(Entries about spatial positioning)
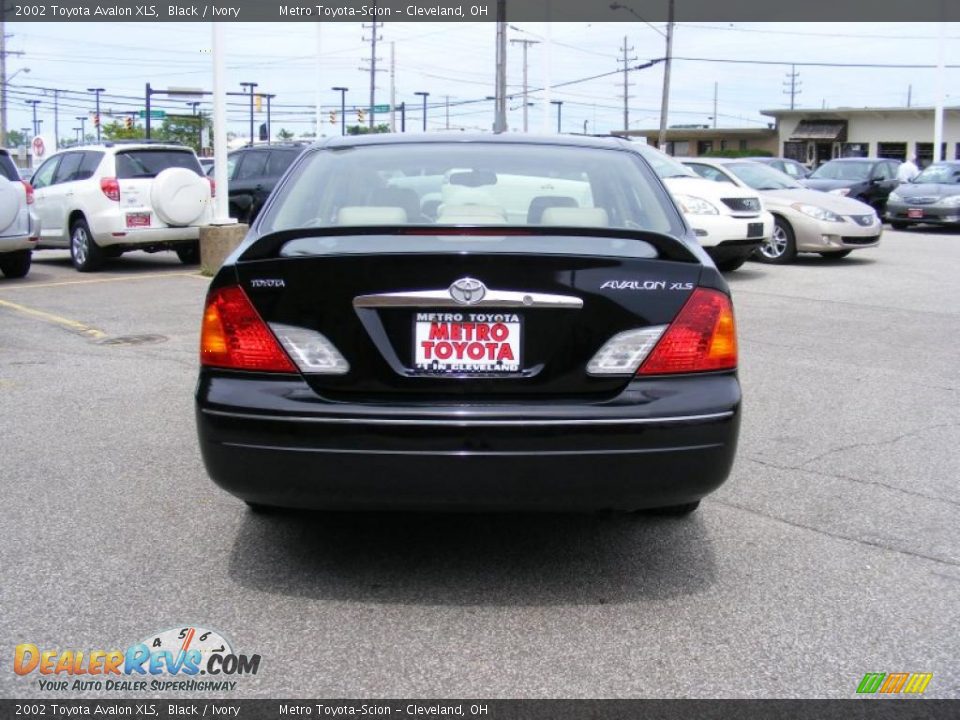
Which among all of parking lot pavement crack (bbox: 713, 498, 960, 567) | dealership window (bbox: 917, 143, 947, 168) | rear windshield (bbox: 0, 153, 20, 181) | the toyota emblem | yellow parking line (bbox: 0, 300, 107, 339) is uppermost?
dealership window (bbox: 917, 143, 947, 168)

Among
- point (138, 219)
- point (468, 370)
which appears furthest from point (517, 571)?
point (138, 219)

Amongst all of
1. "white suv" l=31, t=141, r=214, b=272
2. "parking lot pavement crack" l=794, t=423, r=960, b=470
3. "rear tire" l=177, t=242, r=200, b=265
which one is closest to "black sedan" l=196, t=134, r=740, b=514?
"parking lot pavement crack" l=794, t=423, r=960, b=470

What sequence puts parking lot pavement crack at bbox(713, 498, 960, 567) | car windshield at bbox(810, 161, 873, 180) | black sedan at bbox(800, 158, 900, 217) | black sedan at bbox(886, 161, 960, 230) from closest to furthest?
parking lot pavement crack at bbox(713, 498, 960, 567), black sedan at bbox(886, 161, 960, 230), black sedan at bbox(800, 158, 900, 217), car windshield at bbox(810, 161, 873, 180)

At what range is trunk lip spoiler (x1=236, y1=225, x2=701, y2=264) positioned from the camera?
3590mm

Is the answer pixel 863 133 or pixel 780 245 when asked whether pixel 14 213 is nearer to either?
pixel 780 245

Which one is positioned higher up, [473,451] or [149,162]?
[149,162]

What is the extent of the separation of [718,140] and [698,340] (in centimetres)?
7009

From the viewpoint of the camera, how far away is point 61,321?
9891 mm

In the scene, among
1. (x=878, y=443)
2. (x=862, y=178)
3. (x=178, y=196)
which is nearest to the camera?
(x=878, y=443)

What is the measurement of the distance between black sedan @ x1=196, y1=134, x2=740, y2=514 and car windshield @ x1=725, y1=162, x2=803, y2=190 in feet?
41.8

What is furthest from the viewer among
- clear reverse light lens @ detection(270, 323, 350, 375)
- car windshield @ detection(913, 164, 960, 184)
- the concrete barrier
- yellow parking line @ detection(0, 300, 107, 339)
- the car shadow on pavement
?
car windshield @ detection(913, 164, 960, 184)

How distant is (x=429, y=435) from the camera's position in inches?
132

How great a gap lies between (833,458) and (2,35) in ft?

_What to produce_
Please reproduce all of the material above word for word, leaving out the pictures.

_Solution to this task_
Which among all of parking lot pavement crack (bbox: 713, 498, 960, 567) | dealership window (bbox: 917, 143, 947, 168) | rear windshield (bbox: 0, 153, 20, 181) | the toyota emblem | yellow parking line (bbox: 0, 300, 107, 339) is uppermost?
dealership window (bbox: 917, 143, 947, 168)

Among
- point (138, 219)
- point (468, 370)
which appears furthest from point (517, 571)?
point (138, 219)

Amongst all of
1. "white suv" l=31, t=141, r=214, b=272
2. "parking lot pavement crack" l=794, t=423, r=960, b=470
3. "rear tire" l=177, t=242, r=200, b=265
which one is closest to "black sedan" l=196, t=134, r=740, b=514?
"parking lot pavement crack" l=794, t=423, r=960, b=470

What sequence puts parking lot pavement crack at bbox(713, 498, 960, 567) | car windshield at bbox(810, 161, 873, 180) | black sedan at bbox(800, 158, 900, 217) | black sedan at bbox(886, 161, 960, 230) from closest to furthest?
parking lot pavement crack at bbox(713, 498, 960, 567), black sedan at bbox(886, 161, 960, 230), black sedan at bbox(800, 158, 900, 217), car windshield at bbox(810, 161, 873, 180)

At what range is trunk lip spoiler (x1=236, y1=225, x2=701, y2=264) positioned from the camera?
3590mm

Is the answer pixel 863 133 or pixel 780 245 when asked whether pixel 14 213 is nearer to either?
pixel 780 245

Which one is positioned higher up, [473,451] or [149,162]?
[149,162]

What is the extent of the separation of [718,140] and [698,340] (in centimetres)?
7009

From the viewpoint of the camera, how far away is point 61,321?
9891 mm

In the scene, among
1. (x=878, y=443)
2. (x=862, y=178)
3. (x=178, y=196)
which is nearest to the camera?
(x=878, y=443)

What is the measurement of the distance between black sedan @ x1=196, y1=134, x2=740, y2=514 and car windshield @ x1=725, y1=162, x2=803, y2=190 in feet?
41.8

What is furthest from the viewer among
- clear reverse light lens @ detection(270, 323, 350, 375)
- car windshield @ detection(913, 164, 960, 184)
- the concrete barrier
- yellow parking line @ detection(0, 300, 107, 339)
- the car shadow on pavement
?
car windshield @ detection(913, 164, 960, 184)

How distant is (x=429, y=435) from the camera's position in inches?
132

How great a gap lies between (833,458) and (2,35) in ft?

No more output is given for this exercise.